Hi, thank you so much this resource. it's been really helpful in guiding me in my work.

I have a docker setup working with l4t-jetpack:r36.3.0. However I am at a juncture where I am having to start with a non-jetpack base image, hence I am working with nvidia/cuda:12.2.0-devel-ubuntu22.04

I am able to install onnxruntime (from source), pytorch 2.3 with nvidia/cuda:12.2.0-devel-ubuntu22.04 as base image.

I have tiny scripts to check for GPU access in Pytorch and ORT, both of which show that it's able to find the GPU. However, it fails when it's trying to load the onnx model.

import torch

is_cuda_available = torch.cuda.is_available()
print(f"Is CUDA available: {is_cuda_available}")
assert is_cuda_available, "CUDA is not available"

print(f"Current CUDA device: {torch.cuda.current_device()}")

print(f"Number of GPUs: {torch.cuda.device_count()}")

print(f"CUDA device name: {torch.cuda.get_device_name(torch.cuda.current_device())}")

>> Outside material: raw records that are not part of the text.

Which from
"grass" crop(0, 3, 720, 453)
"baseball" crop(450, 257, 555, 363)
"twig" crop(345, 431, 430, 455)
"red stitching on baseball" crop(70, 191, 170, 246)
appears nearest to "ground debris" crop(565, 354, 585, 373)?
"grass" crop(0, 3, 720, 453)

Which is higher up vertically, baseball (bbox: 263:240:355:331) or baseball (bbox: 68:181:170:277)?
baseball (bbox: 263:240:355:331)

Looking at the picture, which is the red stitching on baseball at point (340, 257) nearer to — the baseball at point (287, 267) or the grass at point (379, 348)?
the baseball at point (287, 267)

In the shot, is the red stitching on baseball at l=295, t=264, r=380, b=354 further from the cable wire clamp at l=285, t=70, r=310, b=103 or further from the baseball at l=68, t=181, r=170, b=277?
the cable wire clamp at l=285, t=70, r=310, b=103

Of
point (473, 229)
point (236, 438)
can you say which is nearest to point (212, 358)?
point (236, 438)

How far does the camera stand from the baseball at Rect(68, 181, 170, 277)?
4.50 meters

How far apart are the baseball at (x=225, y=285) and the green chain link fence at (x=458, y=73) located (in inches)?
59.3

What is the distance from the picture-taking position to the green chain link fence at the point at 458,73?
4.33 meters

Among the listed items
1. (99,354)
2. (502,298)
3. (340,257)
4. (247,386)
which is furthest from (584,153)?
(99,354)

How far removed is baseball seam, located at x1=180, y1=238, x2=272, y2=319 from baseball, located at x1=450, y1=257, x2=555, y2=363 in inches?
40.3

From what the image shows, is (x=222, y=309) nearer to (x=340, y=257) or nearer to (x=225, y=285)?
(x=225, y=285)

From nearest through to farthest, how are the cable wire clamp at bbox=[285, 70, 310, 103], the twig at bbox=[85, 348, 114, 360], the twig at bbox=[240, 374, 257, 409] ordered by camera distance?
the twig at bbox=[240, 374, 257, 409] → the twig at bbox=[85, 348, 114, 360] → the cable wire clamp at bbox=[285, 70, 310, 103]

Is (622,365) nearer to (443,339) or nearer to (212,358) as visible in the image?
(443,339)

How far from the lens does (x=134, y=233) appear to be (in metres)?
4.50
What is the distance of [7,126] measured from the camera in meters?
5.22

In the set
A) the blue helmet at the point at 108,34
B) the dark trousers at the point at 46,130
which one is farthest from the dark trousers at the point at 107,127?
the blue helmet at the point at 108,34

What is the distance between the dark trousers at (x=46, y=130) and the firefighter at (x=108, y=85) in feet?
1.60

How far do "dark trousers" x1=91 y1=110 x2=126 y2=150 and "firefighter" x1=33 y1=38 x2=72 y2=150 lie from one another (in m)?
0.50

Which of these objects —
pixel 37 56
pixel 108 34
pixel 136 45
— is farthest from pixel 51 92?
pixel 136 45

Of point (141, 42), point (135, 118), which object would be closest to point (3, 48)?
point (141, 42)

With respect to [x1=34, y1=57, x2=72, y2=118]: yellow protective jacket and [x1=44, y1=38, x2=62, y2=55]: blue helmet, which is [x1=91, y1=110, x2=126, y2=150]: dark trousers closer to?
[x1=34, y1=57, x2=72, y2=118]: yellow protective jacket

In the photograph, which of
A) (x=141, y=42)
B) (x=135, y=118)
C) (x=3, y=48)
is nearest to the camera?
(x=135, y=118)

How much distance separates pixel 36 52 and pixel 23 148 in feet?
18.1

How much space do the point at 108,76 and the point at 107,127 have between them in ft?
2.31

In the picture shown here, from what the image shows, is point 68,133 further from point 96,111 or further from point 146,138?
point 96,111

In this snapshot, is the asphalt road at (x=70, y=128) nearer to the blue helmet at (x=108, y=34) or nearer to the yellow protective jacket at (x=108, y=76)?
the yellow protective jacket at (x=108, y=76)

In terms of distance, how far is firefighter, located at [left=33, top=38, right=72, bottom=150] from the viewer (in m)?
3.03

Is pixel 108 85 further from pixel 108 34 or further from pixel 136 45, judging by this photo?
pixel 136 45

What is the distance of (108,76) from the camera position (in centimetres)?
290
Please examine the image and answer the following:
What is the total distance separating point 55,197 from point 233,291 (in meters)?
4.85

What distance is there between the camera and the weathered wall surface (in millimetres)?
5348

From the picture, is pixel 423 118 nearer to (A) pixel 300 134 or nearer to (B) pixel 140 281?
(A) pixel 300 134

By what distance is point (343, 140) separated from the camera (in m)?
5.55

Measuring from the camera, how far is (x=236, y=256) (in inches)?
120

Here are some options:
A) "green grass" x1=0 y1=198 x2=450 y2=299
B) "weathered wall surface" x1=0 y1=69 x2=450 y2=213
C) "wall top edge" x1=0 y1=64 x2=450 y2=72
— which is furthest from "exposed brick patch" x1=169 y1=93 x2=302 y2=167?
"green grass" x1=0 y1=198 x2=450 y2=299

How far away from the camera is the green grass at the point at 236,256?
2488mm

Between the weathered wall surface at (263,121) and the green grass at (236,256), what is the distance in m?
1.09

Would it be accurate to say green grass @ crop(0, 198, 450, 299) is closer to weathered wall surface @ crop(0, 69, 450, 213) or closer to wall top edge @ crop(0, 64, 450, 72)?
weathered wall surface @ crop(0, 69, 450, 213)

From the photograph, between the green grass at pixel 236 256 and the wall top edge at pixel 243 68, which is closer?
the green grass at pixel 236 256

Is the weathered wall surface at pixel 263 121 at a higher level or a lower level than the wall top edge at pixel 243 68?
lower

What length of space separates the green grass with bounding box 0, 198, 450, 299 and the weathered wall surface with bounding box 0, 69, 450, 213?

print(f"CUDA memory allocated: {torch.cuda.memory_allocated() / (1024 ** 2):.2f} MB")
print(f"CUDA memory cached: {torch.cuda.memory_reserved() / (1024 ** 2):.2f} MB")

# print total GPU memory
if is_cuda_available:
    total_memory = torch.cuda.get_device_properties(torch.cuda.current_device()).total_memory
    print(f"Total GPU memory: {total_memory / (1024 ** 2):.2f} MB")
else:
    print("CUDA is not available.")
    
if torch.backends.cudnn.is_available():
    print("cuDNN is installed.")
else:
    print("cuDNN is not installed.")

print(torch.backends.cudnn.version())

Is CUDA available: True
Current CUDA device: 0
Number of GPUs: 1
CUDA device name: Orin
CUDA memory allocated: 0.00 MB
CUDA memory cached: 0.00 MB
Total GPU memory: 62841.44 MB
cuDNN is installed.
8907

import onnxruntime as ort

sess_options = ort.SessionOptions()
sess_options.log_severity_level = 0
providers = ort.get_available_providers()
print("Available providers:", providers)

if 'CUDAExecutionProvider' in providers:
    print("GPU is available for ONNX Runtime")
else:
    print("GPU is not available for ONNX Runtime")
    
model_path = "epoch103.nms.fp32.simplified.onnx"
providers = ['CUDAExecutionProvider', 'CPUExecutionProvider']
session = ort.InferenceSession(model_path, sess_options=sess_options, providers=providers)
print(f"Model loaded successfully: {model_path}")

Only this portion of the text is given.